No pude decirle que no había cadáveres, sino mujeres que habían sucumbido a
la codicia y por nuestro pacto hube de desahuciar y exiliar. Que tú confundiste
sus caminos para que nunca volviesen y regaste la voz de sus muertes,
esparciendo mi leyenda cuando desaparecieron en la noche sin dejar rastros. Mi
pobre Ana no lo sabía, y como no veía el color no pudo adivinar la negra
perfidia de sus hermanos, hermanas y su padre. En silencio anduvo por los
corredores, y con mano temblorosa tomó la llave pequeña. Abrió la cerradura y
perdí la apuesta una vez más.
“No hay nada” —suspiró aliviada mi cándida esposa—. “Solo cofres llenos de
monedas. No hay cadáveres”.
“Pero, ¿estás segura? ¿Revisaste la estancia hasta la saciedad?”
“Sí. No. Solo eché un vistazo rápido. Mi esposo me lo prohíbe”.
“¿No viste acaso los cuerpos podridos colgando en ganchos? ¿La sangre
goteando? ¿Los espectros atormentados de las mujeres que tu esposo asesinó?”
“No, no vi nada”.
“Pero, ¿te fijaste bien? Sus venas abiertas, sus lenguas azuladas asomando
por las comisuras de los labios podridos, la daga de Barba Azul clavada en sus
costillares…”
“No sé…”.
“¿No sentiste acaso un extraño frío en la estancia?”.
“Tal vez…”
“¿No estaba acaso pegajoso el suelo? ¿No había olor a hierro en el aire?”.
“No podría saberlo… sí. Había aroma a metal”.
“¡He ahí la prueba! Ese es el olor a sangre coagulada. ¿No ves acaso la
llave, que está manchada de rojos?”
Ana miró la llave pequeña,
completamente negra de brea.
“¿Es esto sangre?”
“¿No ves, hija mía, los rojos que corrían por las arterias de las mujeres
de Barba Azul? Ese demonio solo espera que salgas de nuestra protección para
hacer lo mismo contigo, para colgarte en uno de esos ganchos y abrirte en canal
con su espada”.
“Ay de mí”.
“Debemos matarlo primero. Barba Azul debe morir, y le heredarás como su
legítima esposa”.
“No puedo hacer eso.”
“Nosotros sí”.
Mi pena fue profunda cuando al volver vi la llave pequeña más negra que la
noche, pero aquella tarde se cumplía un año y un día de nuestra boda. Al ver mi
decepción y el desaliento en mis ojos, Ana se lanzó en mis brazos pidiendo
clemencia. Por desgracia, ella no pudo contemplar cómo se rompía el contrato y
mi barba dejaba de ser azul para regresar a ser roja.

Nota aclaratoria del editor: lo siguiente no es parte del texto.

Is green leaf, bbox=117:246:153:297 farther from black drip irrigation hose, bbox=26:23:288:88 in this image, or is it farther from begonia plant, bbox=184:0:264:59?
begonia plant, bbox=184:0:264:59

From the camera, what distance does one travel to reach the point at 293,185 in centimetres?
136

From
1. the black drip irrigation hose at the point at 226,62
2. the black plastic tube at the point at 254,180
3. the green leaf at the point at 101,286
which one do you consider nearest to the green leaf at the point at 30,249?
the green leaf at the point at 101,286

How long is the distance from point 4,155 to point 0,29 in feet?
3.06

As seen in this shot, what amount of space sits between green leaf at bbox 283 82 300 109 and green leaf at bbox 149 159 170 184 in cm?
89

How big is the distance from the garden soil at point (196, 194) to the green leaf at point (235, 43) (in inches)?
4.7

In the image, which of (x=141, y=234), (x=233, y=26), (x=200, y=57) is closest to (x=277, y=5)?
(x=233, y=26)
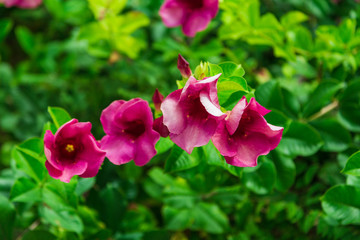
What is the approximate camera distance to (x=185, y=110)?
658 mm

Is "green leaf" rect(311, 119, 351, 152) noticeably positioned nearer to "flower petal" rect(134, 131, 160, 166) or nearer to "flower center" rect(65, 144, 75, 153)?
"flower petal" rect(134, 131, 160, 166)

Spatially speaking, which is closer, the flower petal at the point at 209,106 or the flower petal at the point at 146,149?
the flower petal at the point at 209,106

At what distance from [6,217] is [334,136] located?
2.76ft

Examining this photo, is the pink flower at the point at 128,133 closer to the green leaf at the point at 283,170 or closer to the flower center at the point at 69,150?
the flower center at the point at 69,150

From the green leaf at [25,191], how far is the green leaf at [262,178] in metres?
0.48

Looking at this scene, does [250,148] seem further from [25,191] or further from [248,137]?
[25,191]

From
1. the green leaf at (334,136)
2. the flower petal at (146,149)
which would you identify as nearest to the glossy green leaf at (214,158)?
the flower petal at (146,149)

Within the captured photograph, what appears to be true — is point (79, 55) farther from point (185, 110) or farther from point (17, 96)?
point (185, 110)

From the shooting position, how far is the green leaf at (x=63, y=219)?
91 cm

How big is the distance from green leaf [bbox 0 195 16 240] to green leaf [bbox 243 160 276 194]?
0.57 m


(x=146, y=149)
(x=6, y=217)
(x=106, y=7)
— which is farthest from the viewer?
(x=106, y=7)

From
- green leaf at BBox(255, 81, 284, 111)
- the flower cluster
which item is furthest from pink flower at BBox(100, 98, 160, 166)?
green leaf at BBox(255, 81, 284, 111)

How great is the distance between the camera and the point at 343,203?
2.67 ft

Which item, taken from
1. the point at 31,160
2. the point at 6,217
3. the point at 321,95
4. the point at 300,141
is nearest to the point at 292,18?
the point at 321,95
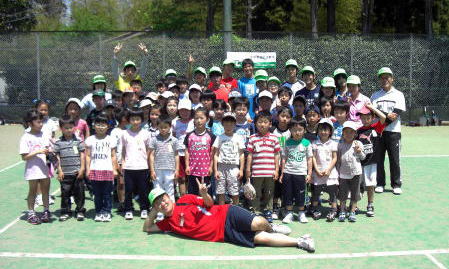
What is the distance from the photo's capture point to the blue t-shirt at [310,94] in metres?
7.89

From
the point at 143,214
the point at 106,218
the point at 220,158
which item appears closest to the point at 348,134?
the point at 220,158

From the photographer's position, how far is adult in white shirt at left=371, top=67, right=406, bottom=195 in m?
8.17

Es cierto que cumpliste tu parte del trato, Diablo, y quitaste tu marca de
mi cuerpo, pero justo a tiempo para que su padre y sus hermanos, agazapados
tras las cortinas, vinieran a por mí cuchillos por delante. Gané tu apuesta,
pues vi que Ana me amaba después de un año y un día. Supe mientras moría que no
era parte de mi asesinato y se horrorizaba por ello, pero era demasiado tarde.

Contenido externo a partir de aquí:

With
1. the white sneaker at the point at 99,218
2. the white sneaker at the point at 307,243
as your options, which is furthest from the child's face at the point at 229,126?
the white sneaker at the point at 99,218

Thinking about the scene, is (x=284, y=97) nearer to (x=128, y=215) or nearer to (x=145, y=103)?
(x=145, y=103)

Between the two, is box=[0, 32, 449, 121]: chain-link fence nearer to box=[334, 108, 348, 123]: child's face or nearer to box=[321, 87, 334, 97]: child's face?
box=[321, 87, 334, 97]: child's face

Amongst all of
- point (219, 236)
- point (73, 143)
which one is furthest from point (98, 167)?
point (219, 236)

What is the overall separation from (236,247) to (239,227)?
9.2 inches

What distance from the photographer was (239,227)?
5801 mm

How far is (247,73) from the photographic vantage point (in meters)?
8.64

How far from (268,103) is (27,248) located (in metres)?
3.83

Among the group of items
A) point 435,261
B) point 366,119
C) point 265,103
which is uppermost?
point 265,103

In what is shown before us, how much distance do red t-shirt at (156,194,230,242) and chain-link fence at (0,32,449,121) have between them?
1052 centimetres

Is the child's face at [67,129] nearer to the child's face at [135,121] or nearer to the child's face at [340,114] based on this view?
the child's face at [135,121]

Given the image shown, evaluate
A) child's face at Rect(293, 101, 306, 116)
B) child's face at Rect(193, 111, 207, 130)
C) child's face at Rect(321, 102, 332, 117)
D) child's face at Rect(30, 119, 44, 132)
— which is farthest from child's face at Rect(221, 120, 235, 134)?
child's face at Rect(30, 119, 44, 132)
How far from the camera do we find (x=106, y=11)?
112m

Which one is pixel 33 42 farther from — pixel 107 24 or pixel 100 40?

Sé que no lo has hecho por maldad, sino para escarmentarme de mi soberbia y
mi orgullo. Me has dejado vagar por los corredores, viendo como mis asesinos
gozan de riquezas y comportan como nobles y se mofan de Barba Azul. En tanto, a
mi bella e ingenua Ana la han vuelto a vestir de colorines y se burlan de su
candidez y su ceguera a los colores, que la hizo confundir el negro de la brea
con el rojo de la sangre.
Ella llora por la perfidia de los suyos, y el dolor de haberme perdido.

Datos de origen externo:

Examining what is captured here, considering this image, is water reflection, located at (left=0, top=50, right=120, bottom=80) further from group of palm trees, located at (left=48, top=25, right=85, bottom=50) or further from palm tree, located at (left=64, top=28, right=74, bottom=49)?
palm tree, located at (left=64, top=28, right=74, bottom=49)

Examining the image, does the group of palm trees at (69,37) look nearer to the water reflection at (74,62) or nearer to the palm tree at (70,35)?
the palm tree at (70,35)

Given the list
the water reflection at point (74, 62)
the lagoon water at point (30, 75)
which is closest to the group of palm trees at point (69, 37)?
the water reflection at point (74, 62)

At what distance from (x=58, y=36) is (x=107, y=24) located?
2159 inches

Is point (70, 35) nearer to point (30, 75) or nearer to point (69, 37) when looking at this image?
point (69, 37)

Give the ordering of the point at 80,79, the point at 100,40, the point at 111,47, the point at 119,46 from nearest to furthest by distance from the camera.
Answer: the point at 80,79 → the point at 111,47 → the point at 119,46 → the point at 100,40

Pero nada de eso importa. Ni siquiera nuestra apuesta.
Porque yo juré que borraría sus nombres del libro de Dios si algún mal
amenazaba a mi esposa. Mis condotieros, alertados de mi asesinato, marchan
sobre la ciudad prestos a vengar mi muerte y restaurar a mi Ana como
representante genuina de los Sforza.
En sus estandartes y sus corazones, yo siempre seré… Barba Azul.